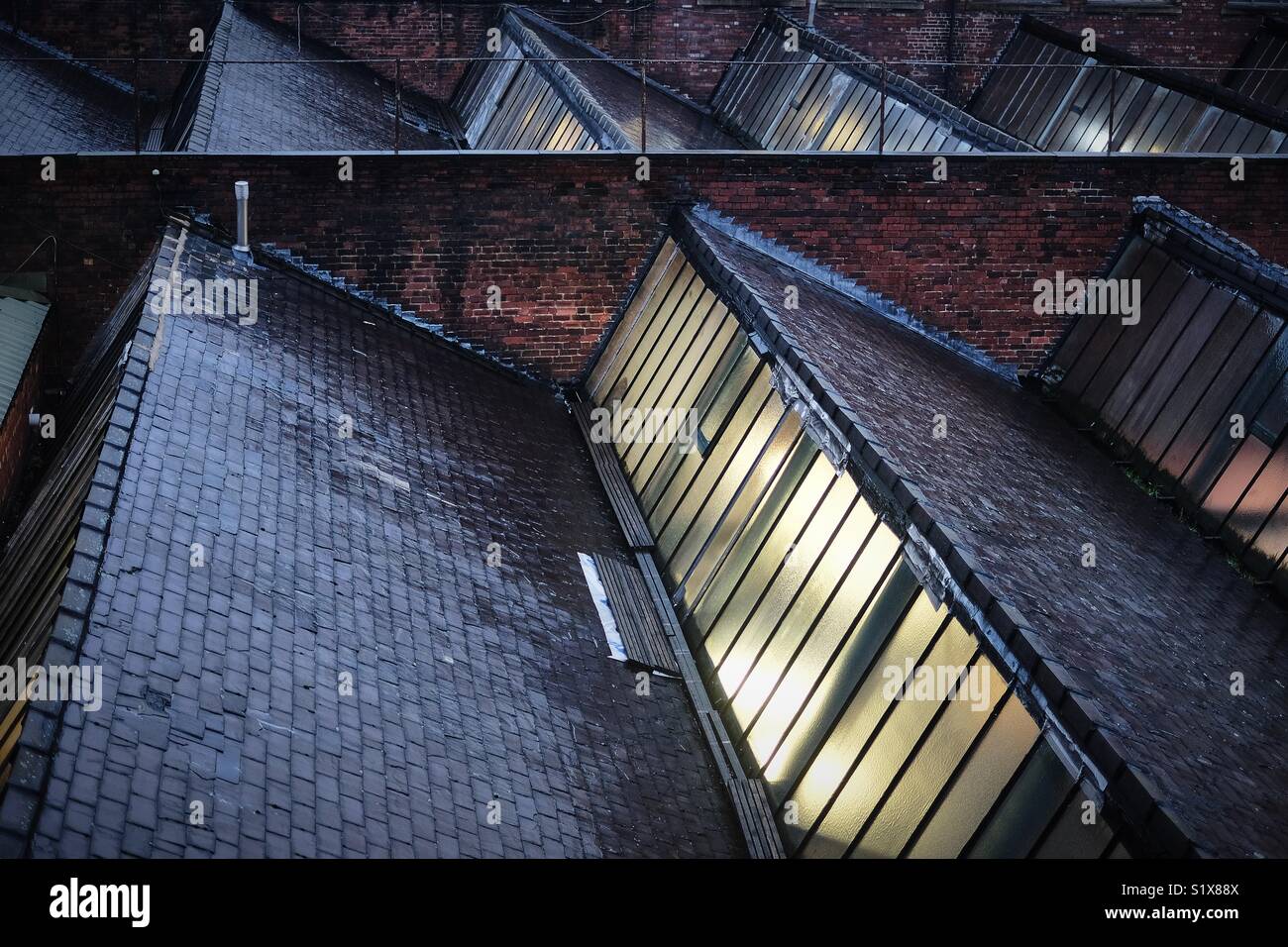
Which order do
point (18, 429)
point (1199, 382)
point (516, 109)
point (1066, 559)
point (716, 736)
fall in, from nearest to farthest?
point (716, 736)
point (1066, 559)
point (1199, 382)
point (18, 429)
point (516, 109)

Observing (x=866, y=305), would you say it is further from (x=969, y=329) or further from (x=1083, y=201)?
(x=1083, y=201)

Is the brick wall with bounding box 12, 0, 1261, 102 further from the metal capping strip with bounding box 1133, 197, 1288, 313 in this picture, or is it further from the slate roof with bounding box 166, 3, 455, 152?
the metal capping strip with bounding box 1133, 197, 1288, 313

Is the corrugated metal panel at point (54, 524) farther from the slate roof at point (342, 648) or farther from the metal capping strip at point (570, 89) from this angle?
the metal capping strip at point (570, 89)

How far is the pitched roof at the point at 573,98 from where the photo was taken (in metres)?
19.3

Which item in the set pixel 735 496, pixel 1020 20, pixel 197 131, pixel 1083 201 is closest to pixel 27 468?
pixel 197 131

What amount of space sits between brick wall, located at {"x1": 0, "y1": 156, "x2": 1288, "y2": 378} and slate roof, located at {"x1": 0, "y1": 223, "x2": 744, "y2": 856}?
203cm

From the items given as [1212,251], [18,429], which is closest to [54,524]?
[18,429]

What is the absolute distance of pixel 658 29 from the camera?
27.0 meters

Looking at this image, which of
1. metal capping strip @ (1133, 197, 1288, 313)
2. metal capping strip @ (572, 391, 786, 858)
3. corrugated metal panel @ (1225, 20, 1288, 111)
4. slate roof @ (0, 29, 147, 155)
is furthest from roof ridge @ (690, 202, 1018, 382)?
corrugated metal panel @ (1225, 20, 1288, 111)

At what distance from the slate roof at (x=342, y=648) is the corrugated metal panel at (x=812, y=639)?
535 mm

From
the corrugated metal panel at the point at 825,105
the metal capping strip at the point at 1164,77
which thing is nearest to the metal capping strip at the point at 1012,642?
the corrugated metal panel at the point at 825,105

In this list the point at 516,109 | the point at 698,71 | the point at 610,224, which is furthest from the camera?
the point at 698,71

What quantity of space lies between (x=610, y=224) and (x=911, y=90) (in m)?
9.13

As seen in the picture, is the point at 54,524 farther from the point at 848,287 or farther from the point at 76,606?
the point at 848,287
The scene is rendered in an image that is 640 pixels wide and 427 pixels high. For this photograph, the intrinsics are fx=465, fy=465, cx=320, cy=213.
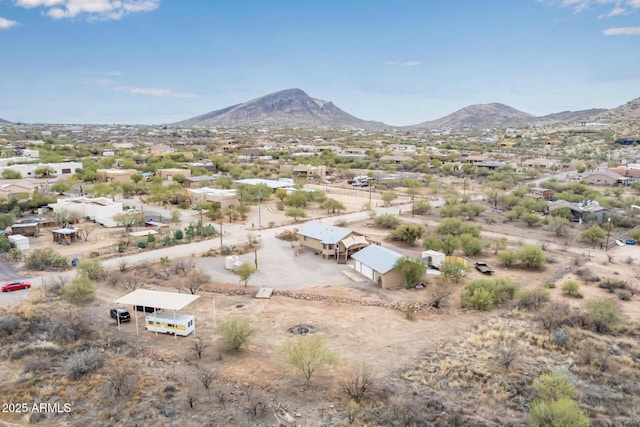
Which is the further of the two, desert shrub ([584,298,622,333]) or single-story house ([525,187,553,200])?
single-story house ([525,187,553,200])

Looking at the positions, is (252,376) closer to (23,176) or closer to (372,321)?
(372,321)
·····
■ PROBLEM DETAILS
Retype the items exactly as they appear, starting at the line that contains "The scene is" and continuing through the last line of the items, and leave the pictures out of your answer.

■ ANSWER TO THIS TASK
The scene is rendered in an image that is 640 pixels wide and 427 pixels high. For this photograph, the intrinsics are fx=465, fy=465, cx=320, cy=213.
Which is the further of the two, desert shrub ([584,298,622,333]) or single-story house ([525,187,553,200])?
single-story house ([525,187,553,200])

Looking at the positions, is (252,376) closer to (23,176) or closer to (372,321)?
(372,321)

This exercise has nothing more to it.